- What to do: Every line of the material below that contains the string "name" must appear in the answer.

[Provided information — start]

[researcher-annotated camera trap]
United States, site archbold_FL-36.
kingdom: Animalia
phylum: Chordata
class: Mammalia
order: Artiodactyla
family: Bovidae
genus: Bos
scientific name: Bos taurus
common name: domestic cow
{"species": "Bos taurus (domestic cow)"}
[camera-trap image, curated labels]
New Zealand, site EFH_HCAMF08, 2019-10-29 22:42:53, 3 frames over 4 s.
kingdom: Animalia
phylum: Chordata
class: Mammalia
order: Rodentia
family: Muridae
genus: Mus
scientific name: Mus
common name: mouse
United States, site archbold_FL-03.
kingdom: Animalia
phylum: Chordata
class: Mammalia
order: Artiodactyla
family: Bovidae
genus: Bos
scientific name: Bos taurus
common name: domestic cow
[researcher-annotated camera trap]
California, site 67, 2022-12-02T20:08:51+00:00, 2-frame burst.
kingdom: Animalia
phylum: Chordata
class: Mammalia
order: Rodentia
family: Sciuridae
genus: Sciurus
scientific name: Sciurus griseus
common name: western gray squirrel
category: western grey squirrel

[Provided information — finish]

- Solution:
scientific name: Bos taurus
common name: domestic cow
scientific name: Mus
common name: mouse
scientific name: Bos taurus
common name: domestic cow
scientific name: Sciurus griseus
common name: western gray squirrel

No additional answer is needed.